> TASKS TO CARRY OUT
1. From the scraping tutorial, reproduce the passage from "Great, now we" up to and including "articles[URLs[i]][:1000] + '. . .')".
2. In one to three sentences, explain why the scraping tutorial applies regex and the `.sub()` method to the article text.

___ EXTRACTED TEXT

Great, now we have the article text, we only need to get rid of the odd spacing using regex and the `.sub()` method, which allows us to replace regex matches with a given string.

In [174]:
for i in range(len(URLs)):
    replaced_spacing = re.sub('(\\n)+\s+', ' ', articles[URLs[i]])
    articles[URLs[i]] = replaced_spacing

for i in range(len(URLs)):
    print(URLs[i]+' - ', articles[URLs[i]][:1000] + '. . .')
    print('')

https://www.wsj.com/articles/fitbit-to-be-acquired-by-google-llc-11572613473?mod=business_lead_pos1 -   Google reached a deal to buy wearable fitness products company  Fitbit Inc. FIT -1.13% for roughly $2.1 billion, a move that intensifies the battle among technology giants to capture consumers through devices other than smartphones. For Google, the deal marks a further push into health as it faces regulatory threats to its massive internet-search and advertising business. It also puts Google in renewed and direct competition with Silicon Valley neighbor Apple Inc., which in the past week said rising sales of wearables and related services were becoming a bigger driver of its business. Google’s parent Alphabet Inc. will spend just a sliver of its $121 billion cash hoard to branch out with Fitbit’s products. Alphabet’s $2.1 billion bid was for $7.35 a share in cash, a 19% premium to Fitbit’s closing price Thursday and more than 70% above where the stock was trading last week before dea

Now let's just wrap it in a function and test it.

In [176]:
def WSJ_Scraper(URLs, U_P):
    Login_URL = r'https://id.wsj.com/access/pages/wsj/us/signin.html'
    gecko_path = r'C:\Users\Sade\Desktop\geckodriver.exe'
    
    #Setting up browser:
    options = Options() # Using the default options from selenium.

______
___ DATA

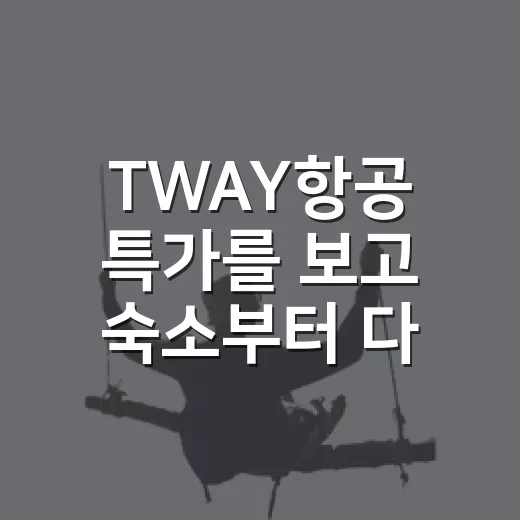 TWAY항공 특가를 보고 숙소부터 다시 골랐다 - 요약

______
___ DATA

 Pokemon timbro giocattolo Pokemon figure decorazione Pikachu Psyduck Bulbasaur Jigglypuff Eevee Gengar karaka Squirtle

______

> TASK-BY-TASK RESULTS
1.
Great, now we have the article text, we only need to get rid of the odd spacing using regex and the `.sub()` method, which allows us to replace regex matches with a given string.

In [174]:
for i in range(len(URLs)):
    replaced_spacing = re.sub('(\\n)+\s+', ' ', articles[URLs[i]])
    articles[URLs[i]] = replaced_spacing

for i in range(len(URLs)):
    print(URLs[i]+' - ', articles[URLs[i]][:1000] + '. . .')

2. The scraped article text has odd spacing, and `.sub()` lets regex matches be replaced with a given string. In the code, each run of newlines followed by whitespace becomes a single space.